Из-под развалин сгоревшего универмага достали триста пятьдесят тел.
* * *
Море расплескалось серо-белыми летящими гребнями на весь горизонт. Волны налетали на столбы волнорезов и, рассыпаясь, взлетали выше поручней мола.
Кира стояла, обняв себя руками, и любовалась стихией. Как же приятно было вновь оказаться дома! Ветер кидал соленые капли ей в лицо, но редким из них девушка позволяла себя коснуться.
– En tout il y a au moinsunegoutte de bien1.
Жаль, что французский давался ей не так легко, как хотелось бы. Пройдет всего несколько месяцев, и ей придется занять свое место в учебной аудитории, и тогда никто не даст скидки на слабое знание, ведь от этого в последствии будут зависеть жизни людей.
Последние пару недель они с Уршулой старались все время говорить только на французском. Но, увы…
А вот Милана эта проблема совсем не интересовала. Со странной легкостью он получил работу в одном охранном агентстве и очень быстро сошелся с другими сотрудниками. Кира вполне допускала, что он мог воспользоваться своими неординарными способностями и продолжал делать это и дальше, но… Зато теперь он постоянно был рядом. Даже сейчас.
Девушка зябко поежилась. Она уже стала забывать, каким неприветливым может быть зимнее море. Но оно было такое родное! Здесь, всего в получасе езды от города, она провела самые счастливые дни детства. Море умело быть совсем другим – ласковым, с теплым песочком и шумными, неугомонными чайками, старательно ищущими что-то, что могло достаться им от многочисленных гуляющих по набережной людей. Что-то, что могли кинуть птице люди в многочисленных закусочных и кофейнях, теснящихся вдоль берега. Сейчас нет, сейчас почти все они были закрыты. Хотя, кажется, вот там можно выпить глинтвейна.
Она помахала рукой в сторону окон ресторанчика, что находился прямо у входа на смотровую площадку, развернулась и медленно пошла по набережной. По бетонной дорожке, зажатой между крутыми песчаными склонами с вечнозелеными горделивыми соснами и взволнованной пенистой грозной массой, атакующей сушу с неослабевающим желанием поглотить, растворить в себе и двинуться дальше.
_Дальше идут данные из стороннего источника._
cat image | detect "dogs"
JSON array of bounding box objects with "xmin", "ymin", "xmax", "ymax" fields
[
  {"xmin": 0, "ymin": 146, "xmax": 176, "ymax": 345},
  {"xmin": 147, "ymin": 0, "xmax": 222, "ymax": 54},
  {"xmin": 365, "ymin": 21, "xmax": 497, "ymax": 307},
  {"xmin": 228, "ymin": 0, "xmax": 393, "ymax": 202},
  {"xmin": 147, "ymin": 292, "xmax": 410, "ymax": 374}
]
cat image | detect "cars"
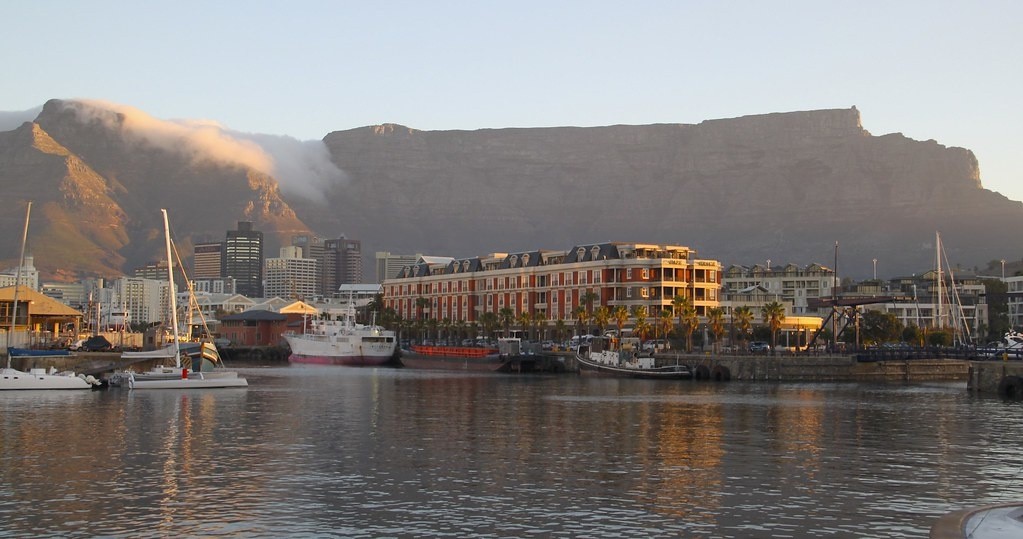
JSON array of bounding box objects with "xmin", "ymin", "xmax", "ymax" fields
[
  {"xmin": 68, "ymin": 338, "xmax": 88, "ymax": 352},
  {"xmin": 748, "ymin": 341, "xmax": 771, "ymax": 355},
  {"xmin": 425, "ymin": 336, "xmax": 497, "ymax": 348},
  {"xmin": 522, "ymin": 339, "xmax": 580, "ymax": 352}
]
Ветер, друг всех стихий, старался помочь морю как мог, наполнял движение волн силой, поднимал гребни волн высоко-высоко и обрушивал на камни, в беспорядке разбросанные на пляже между опор набережной.
Что могло быть прекраснее созерцания разбушевавшейся стихии, зная, что ты в безопасности, и попивая горячий, слегка пьянящий и неимоверно вкусный на холоде напиток?
Дождавшись Милана и Улю, она прикоснулась к статуе русалки. Потом провела по границе чешуи, покрывающей ее тело, подобно экзотическому купальнику.
– Кто это, Кира?
Уршула тоже протянула руку и, стянув перчатку, коснулась тонкими пальчиками позеленевшей меди статуи.
– Это русалка. Осторожно! Прикосновение к ней может исполнить желание!